## Material
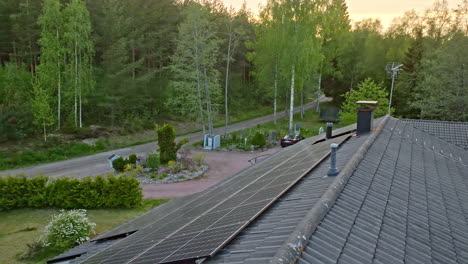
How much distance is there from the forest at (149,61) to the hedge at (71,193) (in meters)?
12.4

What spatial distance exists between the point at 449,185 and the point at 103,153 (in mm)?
24113

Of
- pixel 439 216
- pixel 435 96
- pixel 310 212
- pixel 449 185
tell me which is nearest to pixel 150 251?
pixel 310 212

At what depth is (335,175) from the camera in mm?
6305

## What is asked
Update all of the material above by replacing each "distance" with "separation" and changing nothing else. Leave the pictures out of your answer.

## Task answer
How much separation is there from the forest at (149,61) to the hedge at (71,193) (in meters)?
12.4

What spatial separation exists between the point at 449,185 and the point at 103,153 (in mm)?
24113

Of
- pixel 439 216
- pixel 435 96
- pixel 310 212
- pixel 449 185
tell me which is nearest to pixel 150 251?
pixel 310 212

At what depth is (335,175) from the camera in mm?
6305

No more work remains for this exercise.